Authorities, including the police and Internal Affairs Minister Felix Onama
were made aware of the incident, but no charges were ever filed and the
victims relatives never got justice.
The Inspector General of Police Felix Obama was aware but refused to do
anything about the incident. Though it was clearly outright murder, no
charges were ever filed, the incident was quietly buried in police legal
records, and Edward Muteesa was never brought before the courts to answer
for his heinous actions.
This was probably the real, first instance of bad leadership in the history
of post-independence Uganda.
And the perpetrator ultumately walked scot-free. Surely it was the original
sin in terms of the first example of blatant misrule, an extra-judicial
massacre, a heartless bloodbath, an abuse of power, a disgraceful
unreported killing, obstruction of justice for the poor victims family's,
and total disregard for human life by a President of this country, all
combined.
A person representing the state, accountable to all Ugandans, and entrusted
with the duty of protecting the lives and property of the country's people,
that person had deliberately and systematically turned his gun against his
own citizens.
However, we should also agree that when Prime Minister Milton Obote deposed
President Edward Muteesa militarily two years after this incident, it was
also a blatant unconstitutional act.
Where in the independence constitution or the laws of the Republic of
Uganda is there a provision for deposing a president who refused to ratify
a document?
In fact it is permissible in many countries today where there have been
instances when a law is sent back to parliament after refusal by the
president to append his consent.
Remember that after the coup, Milton Obote then declared himself president,
imprisoned all his political opponents, and also changed the constitution
by force of arms.
While Milton Obote claimed dereliction of duty by President Edward Muteesa
regarding the 1964 refusal to raitify the referendum, he Obote should have
chosen patience, wisdom, dialogue and consesus on the problem until there
was a peaceful resolution. But Obote instead chose confrontation with his
president by actually signing/ratifying the referendum himself, thereby
ensuring conflict between him as Prime Minister, and Sir Edward Muteesa his
president. This led to Muteesa's being deposed and fleeing to exile where
he passed away three years later (London, 1969).

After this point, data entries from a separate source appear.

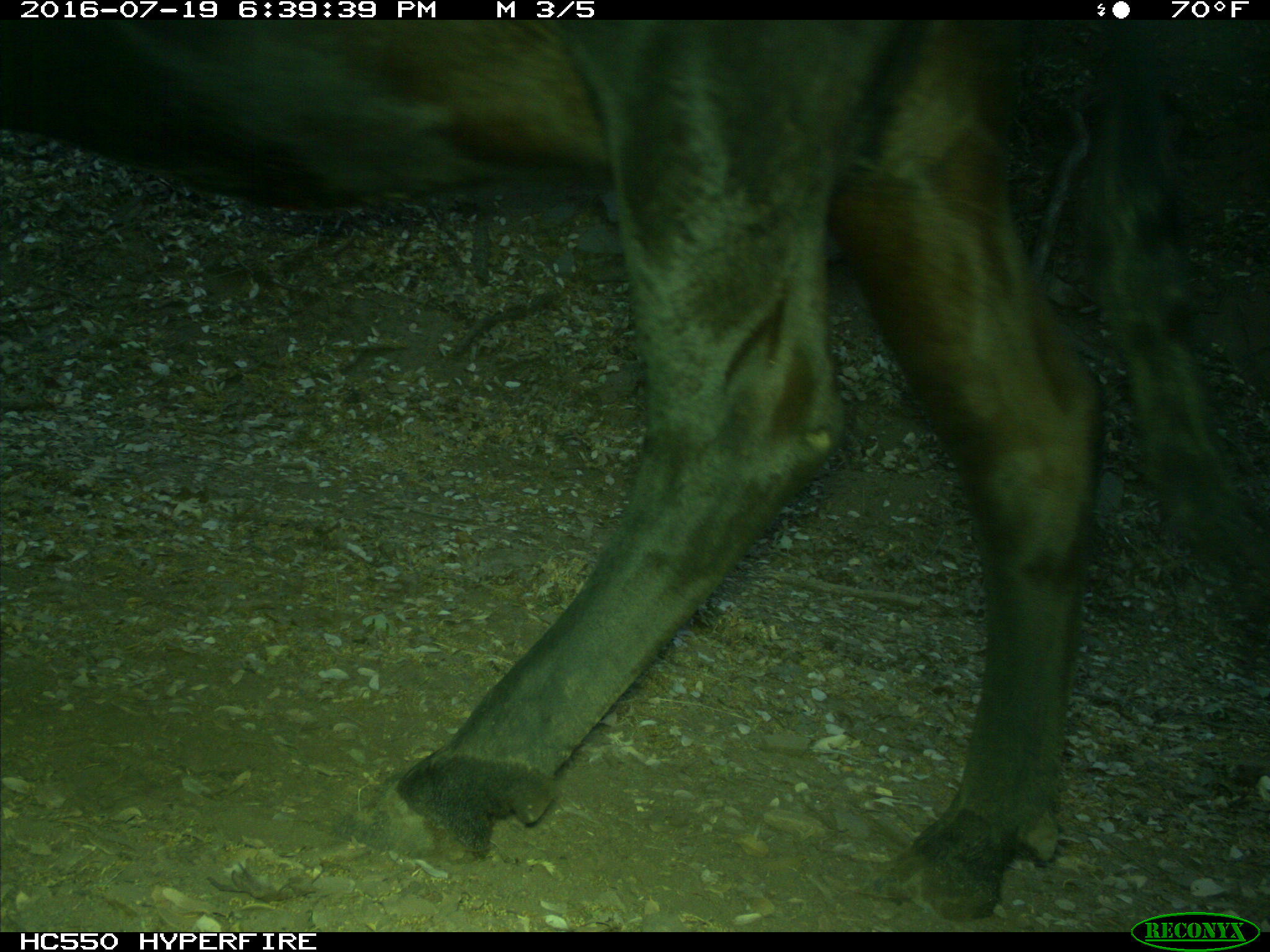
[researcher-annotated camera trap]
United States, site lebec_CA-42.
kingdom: Animalia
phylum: Chordata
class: Mammalia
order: Artiodactyla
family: Bovidae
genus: Bos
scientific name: Bos taurus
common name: domestic cow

Sir Edward Muteesa's death was itself shrouded in controversy with
accusations of assassination by poisoning conducted by an Obote agent, a
female who attended a birthday party that was organized for the Edward
Muteesa by the Buganda community in London.

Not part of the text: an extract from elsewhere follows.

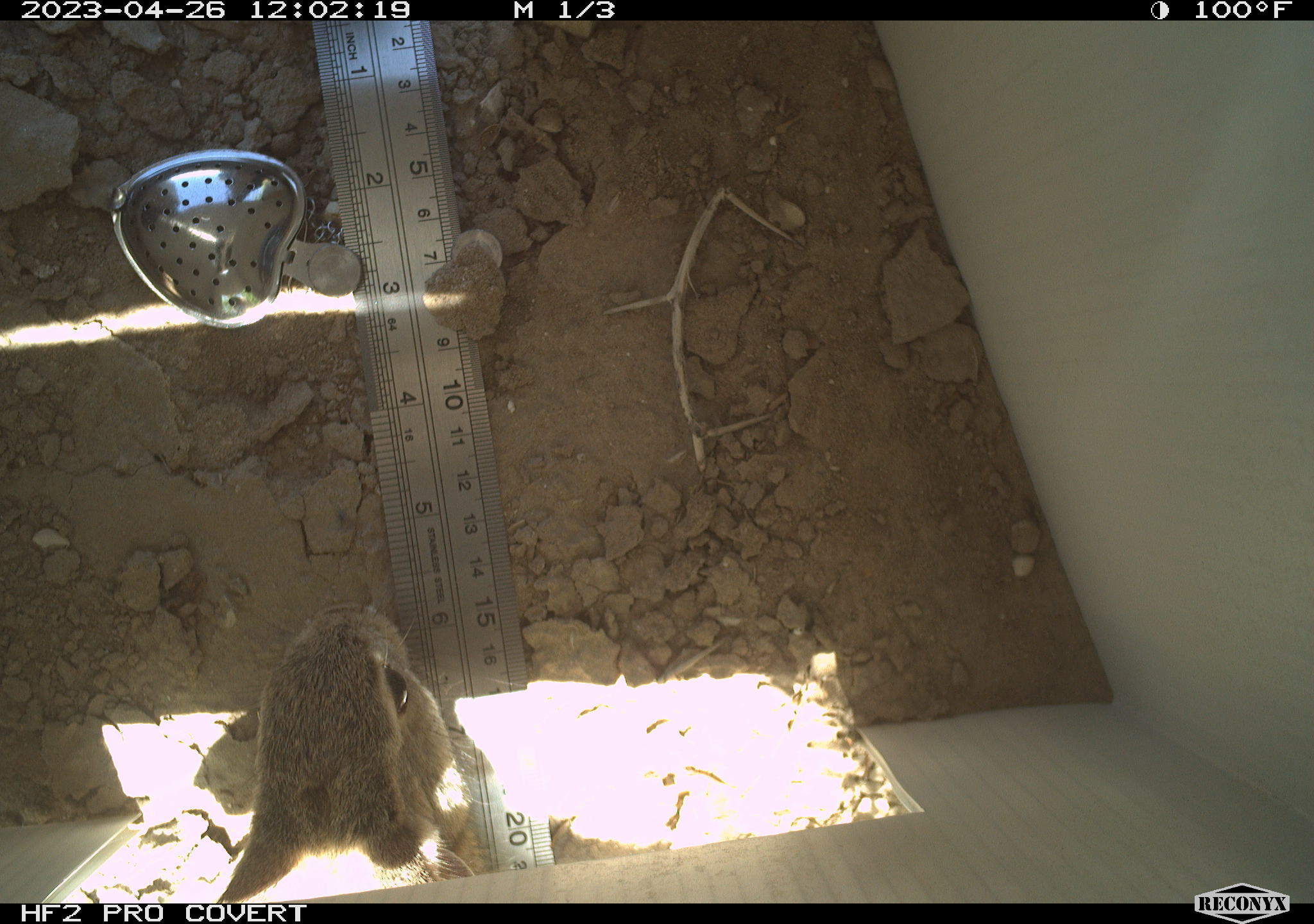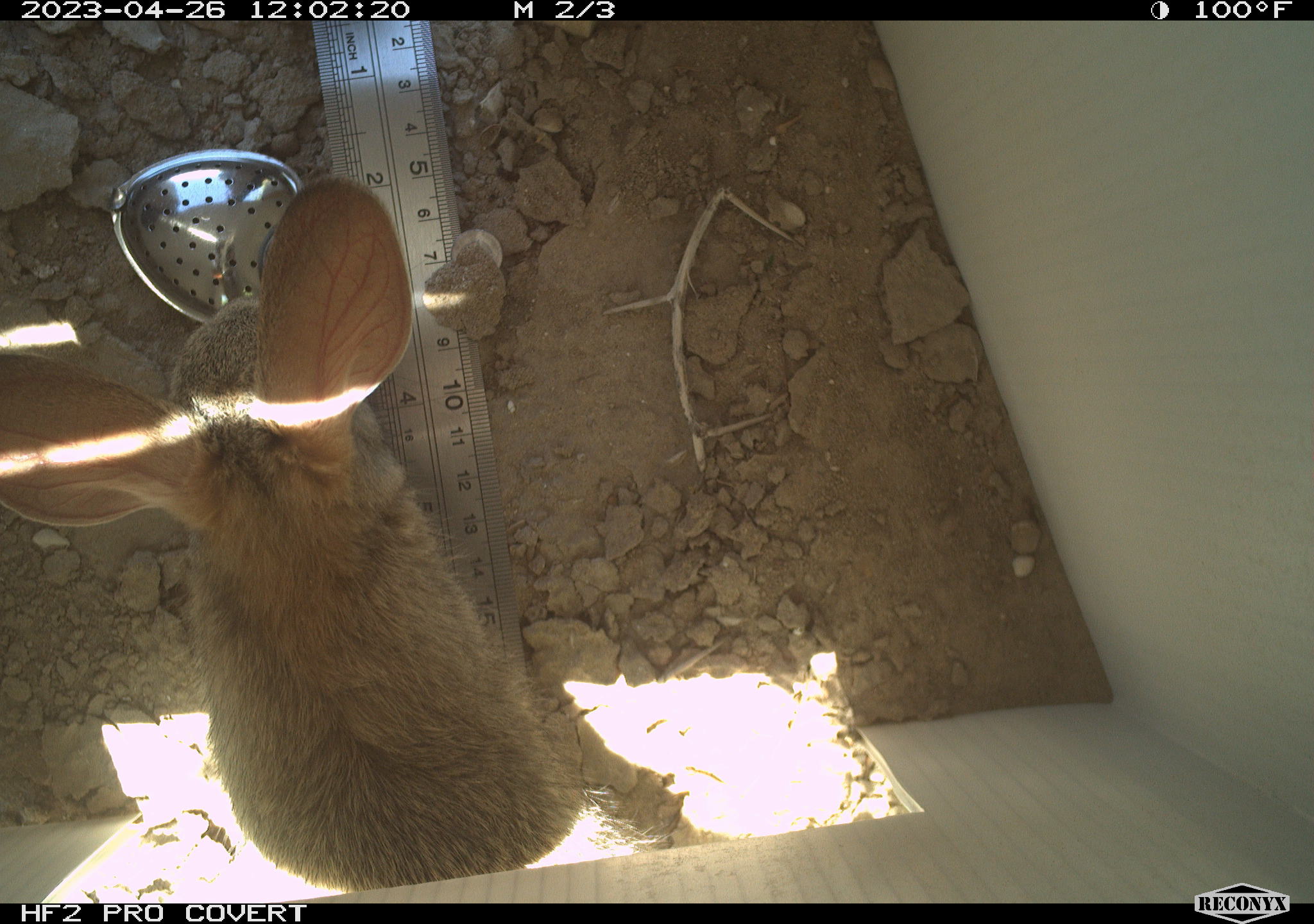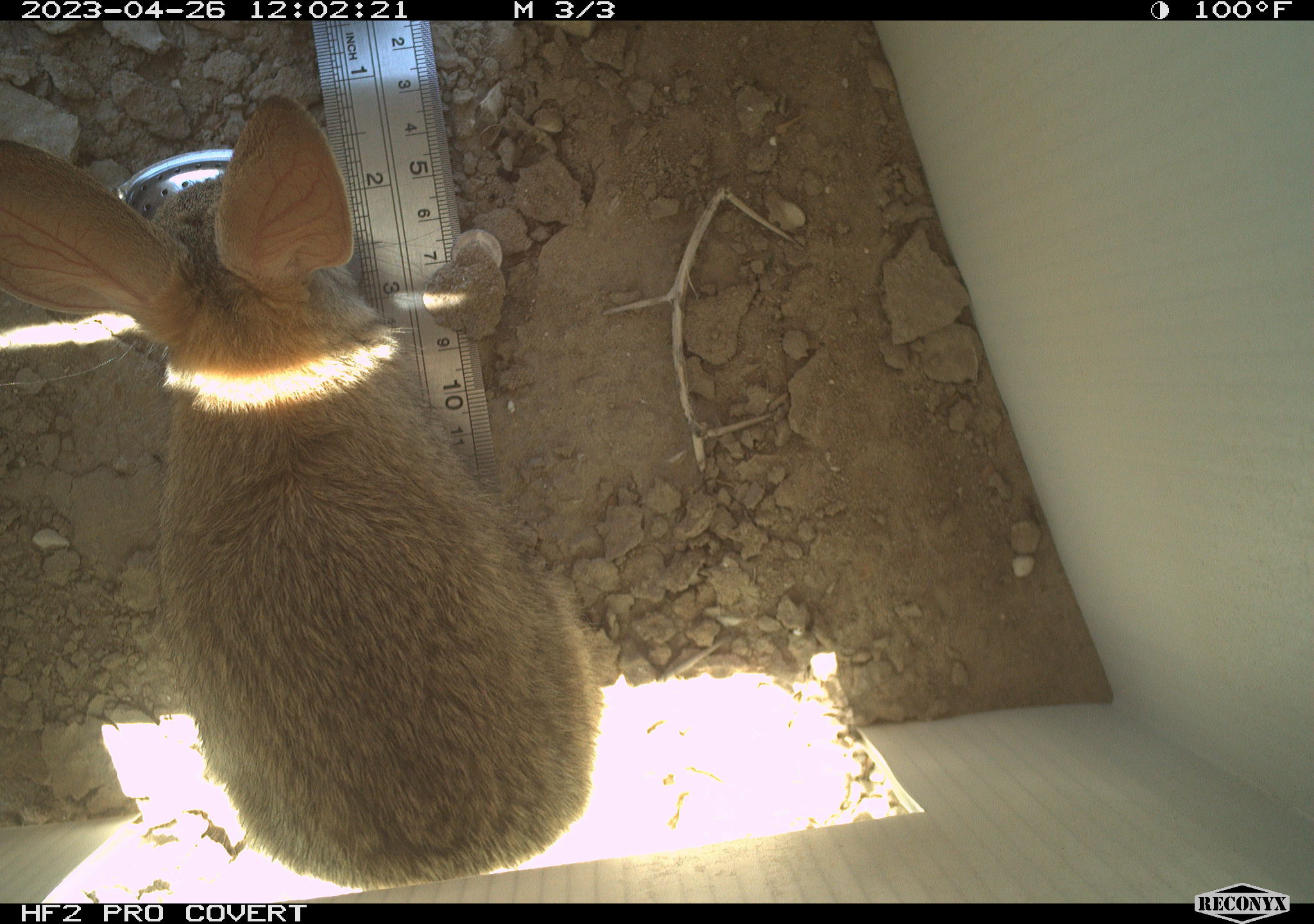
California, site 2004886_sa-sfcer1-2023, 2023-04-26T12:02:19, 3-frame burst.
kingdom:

He was subsequently given a state funeral in 1971 by new President General
Idi Amin in a bid to reconcile and unite the country after the Obote
turmoil.
In handling the 1966 crisis, Milton should have limited himself to the
strict word of the law in whatever actions could be taken against the
President in a case of "dereliction of duty" as he claimed.

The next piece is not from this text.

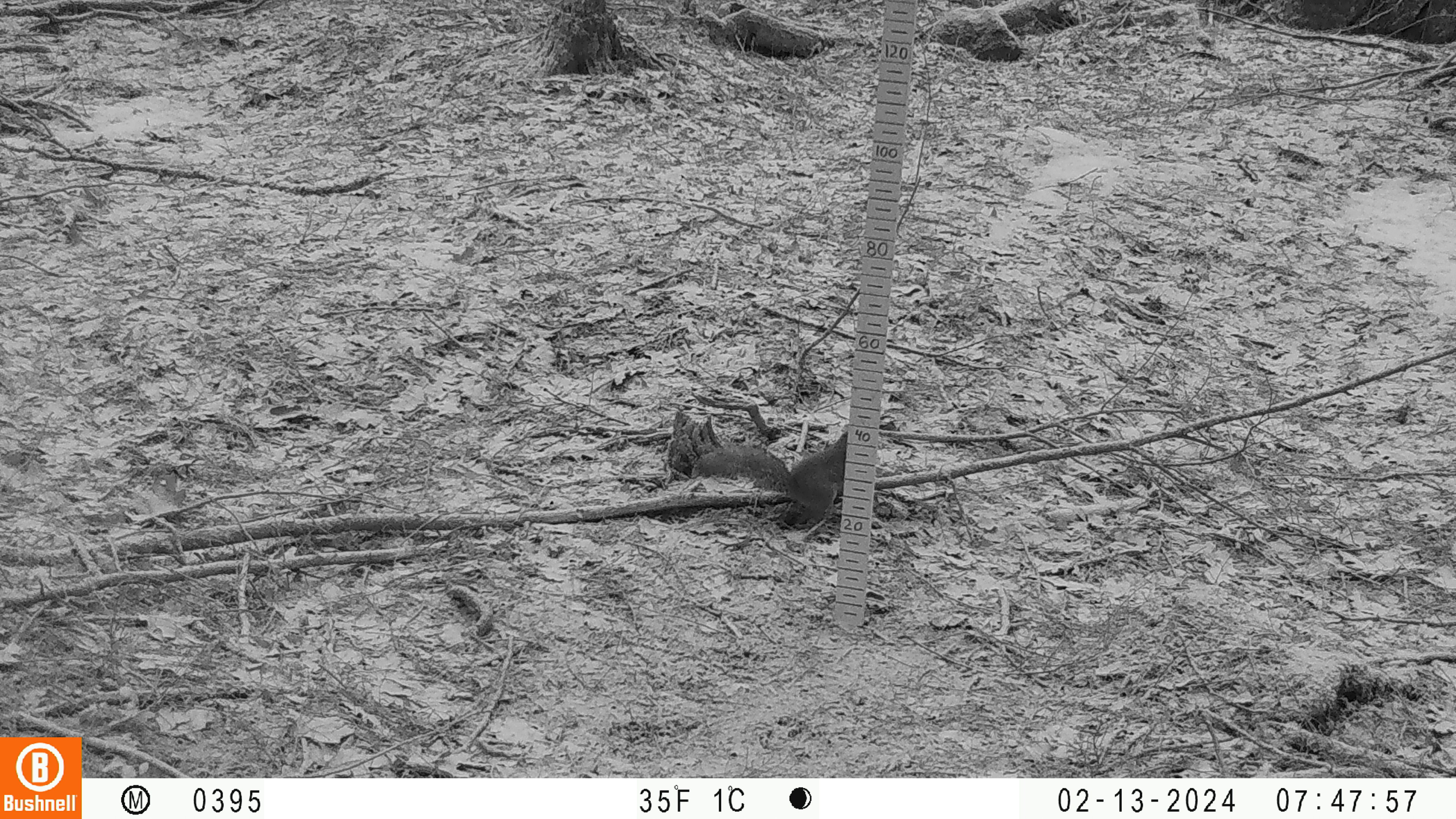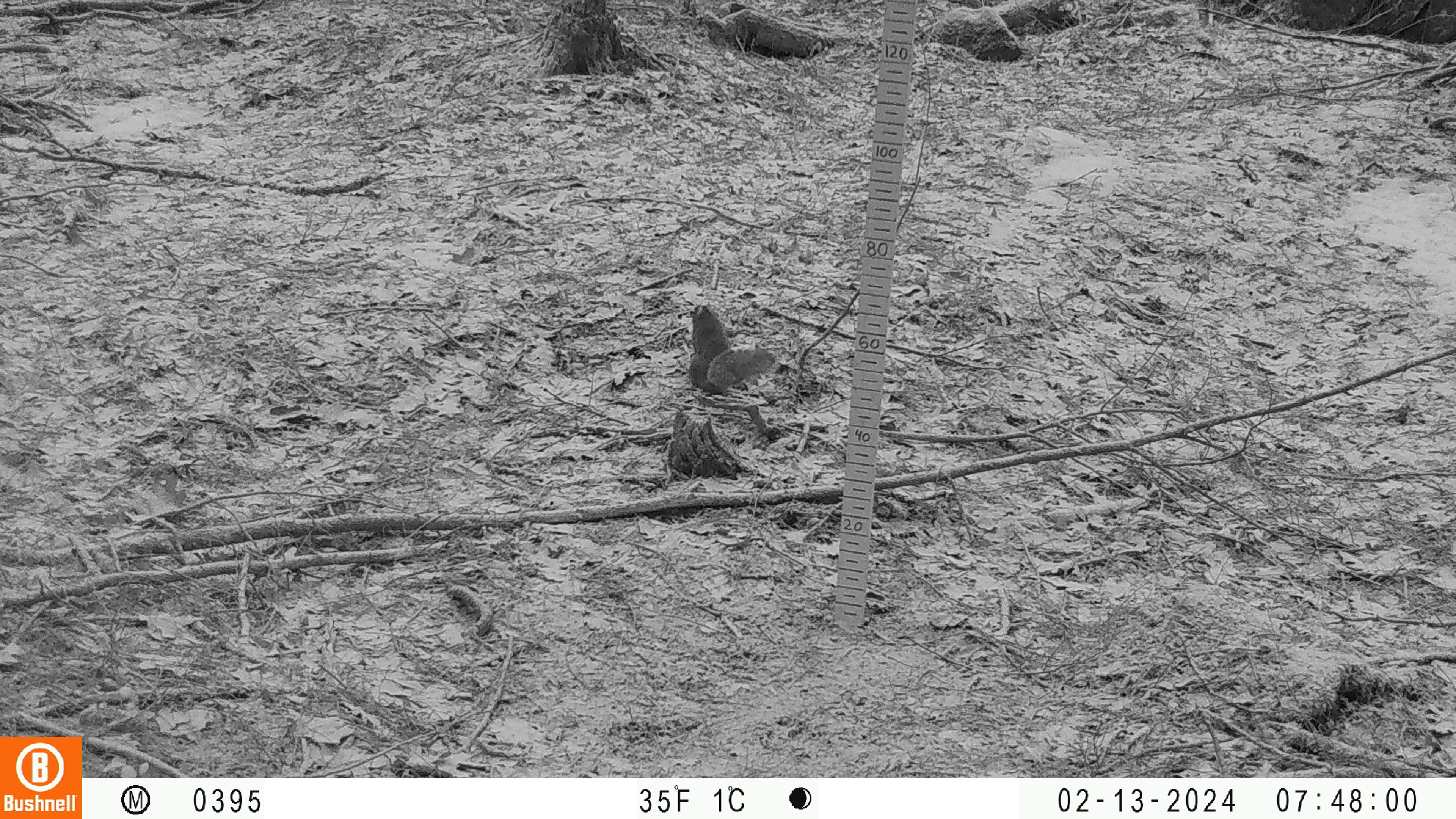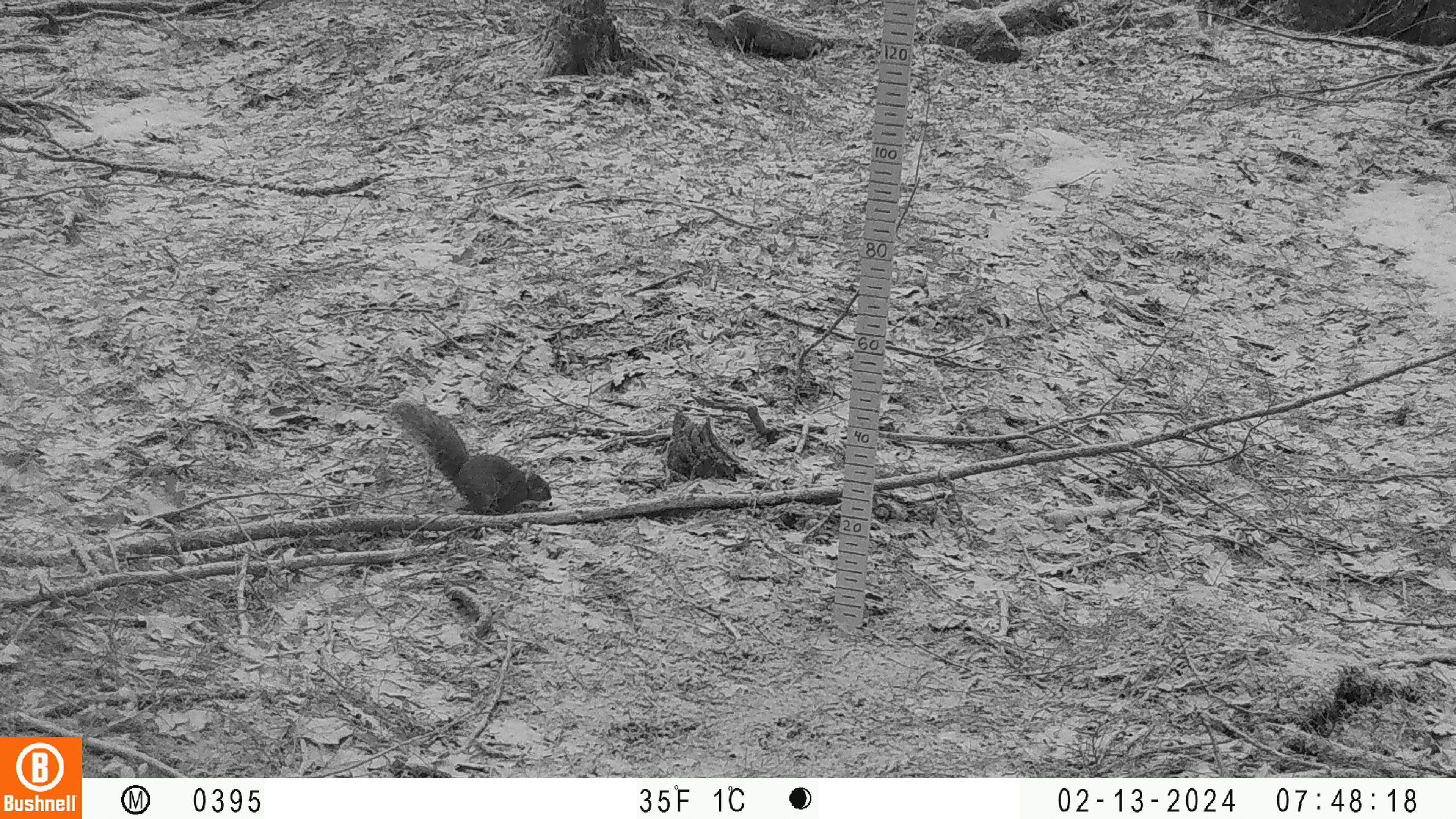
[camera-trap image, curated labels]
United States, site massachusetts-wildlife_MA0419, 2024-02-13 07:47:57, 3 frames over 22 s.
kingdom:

Lastly, Obote should have then left the law to take its own course.
But because he did none of the above and instead hurried to take power for
himself, Apollo Milton Obote might have been clueless to the true magnitude
of his own actions which amounted to opening a major pandora's box of
coup's and internal conflict that to this day the country is still
grappling with in one way or another.
Uganda is yet to get to the true definition of constitutionalism, Uganda is
yet to abide by the true spirit and meaning of the rule of law, and Uganda
is yet to achieve a genuinely sober, patriotic, professional, civil
administration of the country for and by it's people.

Hussein Juruga Lumumba Amin
Son of late Former President Idi Amin Dada.